+++ PAGE EXTRACT +++

That wouldn't be from Merlin Cycles would it??


----------



## nicholas (27 Jan 2014)

Yep doodah it is wondering now what size cassette I should get having never bought one worked out I need short reach calipers and 17crank arms


----------



## e-rider (27 Jan 2014)

nicholas said:


> My question is I am debating weather to upgrade my shimano Claris to 105 group set and have found a deal for 299 and wondered is it really that much of a change your thoughts on this matter


most 299 105 deals are limited to what cassette ratio, crank length, derailleur cage etc is offered. All okay if it just happens to be exactly right, rarely is though! I recently bought a full Sora groupset with tektro long drop brakes for 199. Only slightly worse performance and slightly more weight than my 105 groupset. It was for a winter training bike anyway so I wanted to feel a difference when getting on the summer bike!


----------



## Linford (27 Jan 2014)

I've got 105 on my Giant...was miles better than the few Sora (sp) equiped bikes I road tested. That said, the bike I rented in Mallorca a few months ago had Ultegra compact kit on it, and that really was very nice


----------



## cyberknight (27 Jan 2014)

Go to a LBS that will let you do a test ride is the best option to see if you think that its worth the extra .


----------



## nicholas (27 Jan 2014)

Good thinking cybernight


----------



## vickster (27 Jan 2014)

Evans very good for test rides. I test rode a 105 bike and decided it wasn't for me due to the hoods, smooth changes though


----------



## uclown2002 (27 Jan 2014)

Just upgraded from 2300 to 105 and it's smiles better!!!!


----------



## vickster (27 Jan 2014)

I was comparing to tiagra. Still better...shame on the hood shape


----------



## musa (27 Jan 2014)

Campag albeit expensive is fixable. But shimano is cheaper because you just chuck it in the bin when its dead


----------



## Martin p (16 Feb 2014)

I was looking at that deal myself but would prefer the Sram Apex deal for around the same price . I have small hands & would be changing from a triple . Also have Apex on my flat bar & like it . 
the trouble is that it only comes with 172.5 chainset & all my others are 170 mm . Would this make much difference or should i be sticking to the 170mm chainsets. Cheers


----------



## T.M.H.N.E.T (16 Feb 2014)

I highly doubt most people would notice 2.5mm


----------



## Martin p (16 Feb 2014)

T.M.H.N.E.T said:


> I highly doubt most people would notice 2.5mm



Ooh er missus , Sorry T.M just post this on beginner as I missed my alerts  not sure whether ur joking or not :-)

+++ DATASET +++

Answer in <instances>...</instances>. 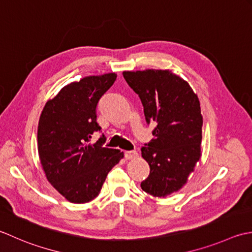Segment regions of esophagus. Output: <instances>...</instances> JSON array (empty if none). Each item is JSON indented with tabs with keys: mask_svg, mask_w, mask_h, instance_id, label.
I'll return each instance as SVG.
<instances>
[{
	"mask_svg": "<svg viewBox=\"0 0 252 252\" xmlns=\"http://www.w3.org/2000/svg\"><path fill=\"white\" fill-rule=\"evenodd\" d=\"M124 156H125V158H127V160H131V158H137L138 153H137V151H135V150H132V151H125V152H124Z\"/></svg>",
	"mask_w": 252,
	"mask_h": 252,
	"instance_id": "1",
	"label": "esophagus"
}]
</instances>
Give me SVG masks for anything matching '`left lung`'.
<instances>
[{
	"instance_id": "8db88e82",
	"label": "left lung",
	"mask_w": 252,
	"mask_h": 252,
	"mask_svg": "<svg viewBox=\"0 0 252 252\" xmlns=\"http://www.w3.org/2000/svg\"><path fill=\"white\" fill-rule=\"evenodd\" d=\"M128 86L140 97L155 138L141 148L150 174L143 191L165 197L181 189L201 156L203 117L198 96L186 81L169 70L124 71Z\"/></svg>"
}]
</instances>
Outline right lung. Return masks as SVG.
<instances>
[{"mask_svg":"<svg viewBox=\"0 0 252 252\" xmlns=\"http://www.w3.org/2000/svg\"><path fill=\"white\" fill-rule=\"evenodd\" d=\"M117 75L85 77L65 86L45 104L38 126V152L51 185L70 202H89L99 194L107 174L124 153L105 148L106 137L90 143L96 107Z\"/></svg>","mask_w":252,"mask_h":252,"instance_id":"right-lung-1","label":"right lung"}]
</instances>
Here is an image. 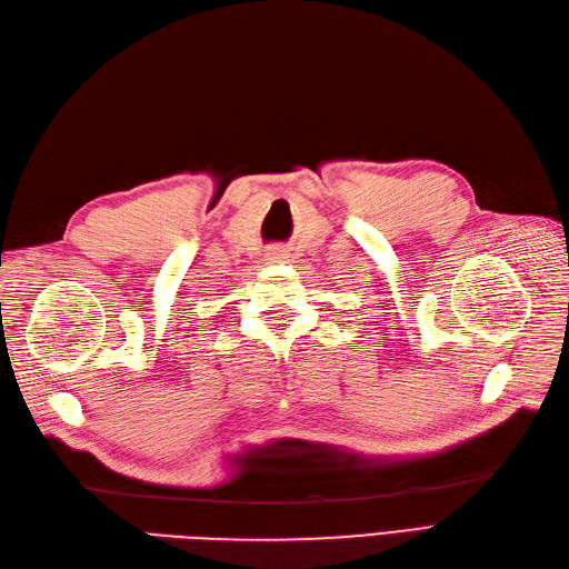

+++

> [REQUESTS]
(a) List every distinct username that posted in the cycling forum thread on 27 Jan 2014.
(b) Return the passage of the cycling forum thread from "the trouble is" up to and including "T.M.H.N.E.T (16 Feb 2014)".
(c) Answer these questions from the cycling forum thread:
(i) How much did e-rider pay for the full Sora groupset?
(ii) Where was the bike with the Ultegra compact kit that Linford rented?
(iii) What chainset length does the Sram Apex deal Martin p describes come with?
The material is separate from the cycling forum thread.

> [SOLUTIONS FOR EACH TASK]
(a) nicholas, e-rider, Linford, cyberknight, vickster, uclown2002, musa

(b)
the trouble is that it only comes with 172.5 chainset & all my others are 170 mm . Would this make much difference or should i be sticking to the 170mm chainsets. Cheers


----------



## T.M.H.N.E.T (16 Feb 2014)

(c)
(i) 199
(ii) Mallorca
(iii) 172.5